■ Given request A ■
Check whether each statement agrees with the conditional probability thread below. Answer yes or no for each, quoting the words from the thread that decide it. (i) The reply works out $P(A,B)$ as 1/12 from the given values. (ii) The asker says they do not understand the Venn diagram approach. (iii) The reply says probabilities can be set to any values one likes.
■ Given request B ■
Carry on the conditional probability thread below, starting after its last sentence.

Regarding this question and its highest-voted answer: Conditional probability intuition.

So I get the idea of using Venn-Diagrams and limiting our "universe" to a new subset, but what happens if we try looking at it with a tree diagram?
Using this equation: $$P(A\vert B)P(B)=P(B\vert A)P(A)$$ we can set the probabilities to whatever we'd like, for example let's say $P(A)=\dfrac12$, $P(B)=\dfrac13$, $P(A|B)=\dfrac14$, $P(B|A)=\dfrac15$.
The equation does not hold, the events are dependent on each other.
If sequence of occurrence does matter, how can you continue using a Venn-Diagram to prove this equality?


You can't set probabilities to whatever you like. $P(A|B)$ is defined as being $P(A,B)/P(B)$ and $P(B|A)$ is defined as being $P(A,B)/P(A)$. If you have $P(A)=1/2$ and $P(B)=1/3$ and $P(A|B)=1/4$ then $P(A,B)=1/12$ and $P(B|A)=1/6$. You can't set $P(B|A)=1/5$ any more than you can set $2+2=5$.

■ Excerpted records ■

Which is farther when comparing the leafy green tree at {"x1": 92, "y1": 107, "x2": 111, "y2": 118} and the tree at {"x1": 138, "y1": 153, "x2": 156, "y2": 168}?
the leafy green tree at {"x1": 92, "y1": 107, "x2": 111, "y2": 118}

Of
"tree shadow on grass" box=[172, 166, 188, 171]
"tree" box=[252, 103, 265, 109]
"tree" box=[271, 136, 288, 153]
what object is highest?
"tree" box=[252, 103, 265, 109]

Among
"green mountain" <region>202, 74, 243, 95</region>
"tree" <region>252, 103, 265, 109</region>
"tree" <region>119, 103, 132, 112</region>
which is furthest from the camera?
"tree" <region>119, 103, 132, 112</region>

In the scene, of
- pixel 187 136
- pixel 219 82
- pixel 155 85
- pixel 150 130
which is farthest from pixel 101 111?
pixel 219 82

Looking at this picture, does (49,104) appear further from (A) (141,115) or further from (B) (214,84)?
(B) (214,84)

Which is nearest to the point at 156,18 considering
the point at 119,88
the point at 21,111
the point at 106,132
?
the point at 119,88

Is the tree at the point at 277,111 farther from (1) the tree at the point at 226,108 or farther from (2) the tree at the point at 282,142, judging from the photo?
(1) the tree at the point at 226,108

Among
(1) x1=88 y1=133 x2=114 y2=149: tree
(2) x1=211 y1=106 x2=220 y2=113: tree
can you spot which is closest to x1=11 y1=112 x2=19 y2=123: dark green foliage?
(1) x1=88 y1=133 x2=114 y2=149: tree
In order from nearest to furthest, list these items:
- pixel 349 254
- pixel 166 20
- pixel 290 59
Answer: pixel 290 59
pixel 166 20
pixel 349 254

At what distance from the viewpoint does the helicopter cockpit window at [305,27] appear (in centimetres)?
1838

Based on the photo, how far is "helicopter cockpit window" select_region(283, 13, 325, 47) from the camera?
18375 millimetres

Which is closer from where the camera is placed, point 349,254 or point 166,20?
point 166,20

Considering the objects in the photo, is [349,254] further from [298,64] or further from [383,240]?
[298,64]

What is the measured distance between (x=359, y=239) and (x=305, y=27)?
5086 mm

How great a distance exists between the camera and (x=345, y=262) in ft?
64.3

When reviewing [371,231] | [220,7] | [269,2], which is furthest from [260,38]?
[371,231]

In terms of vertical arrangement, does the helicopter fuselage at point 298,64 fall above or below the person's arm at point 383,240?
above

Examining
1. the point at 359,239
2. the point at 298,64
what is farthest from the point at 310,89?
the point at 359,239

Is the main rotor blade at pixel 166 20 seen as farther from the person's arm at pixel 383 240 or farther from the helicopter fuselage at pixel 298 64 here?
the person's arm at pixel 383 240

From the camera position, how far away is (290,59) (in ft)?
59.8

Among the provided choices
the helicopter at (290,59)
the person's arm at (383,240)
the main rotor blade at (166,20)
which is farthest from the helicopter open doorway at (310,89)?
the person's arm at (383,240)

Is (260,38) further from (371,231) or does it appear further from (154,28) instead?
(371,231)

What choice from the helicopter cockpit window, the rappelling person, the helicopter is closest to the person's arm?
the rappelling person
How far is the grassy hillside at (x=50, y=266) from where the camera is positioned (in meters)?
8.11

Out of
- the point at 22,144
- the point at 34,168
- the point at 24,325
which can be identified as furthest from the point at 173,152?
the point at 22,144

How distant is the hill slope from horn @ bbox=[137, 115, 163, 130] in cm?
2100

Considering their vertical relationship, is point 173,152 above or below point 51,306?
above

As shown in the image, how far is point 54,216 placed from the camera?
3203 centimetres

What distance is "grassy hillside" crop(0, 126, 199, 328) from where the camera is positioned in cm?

■ Written reply A ■
(i) Yes: "then $P(A,B)=1/12$ and $P(B|A)=1/6$"
(ii) No: "So I get the idea of using Venn-Diagrams and limiting our "universe" to a new subset"
(iii) No: "You can't set probabilities to whatever you like."

■ Written reply B ■
There is a problem with the probabilities that you have assigned: $$ \mathbb{P}(A|B) = \frac{\mathbb{P}(A \cap B)}{\mathbb{P}(B)} \implies \mathbb{P}(A\cap B) = \frac{1}{12} $$ On the other hand, $$ \mathbb{P}(B|A) = \frac{\mathbb{P}(A \cap B)}{\mathbb{P}(A)} \implies \mathbb{P}(A\cap B) = \frac{1}{10} $$ You can set the probabilities whatever you would like, but once you have specified any 3 of the following: $\mathbb{P}(A)$, $\mathbb{P}(B)$, $\mathbb{P}(A|B)$, $\mathbb{P}(B|A)$ or $\mathbb{P}(A \cap B)$ the remaining two will be determined.

The proof of the equality is a simple corollary from the definition of conditional probability: $\mathbb{P}(A|B) = \frac{\mathbb{P}(A \cap B)}{\mathbb{P}(B)}$ and hence it follows that the occurrence of events should not matter.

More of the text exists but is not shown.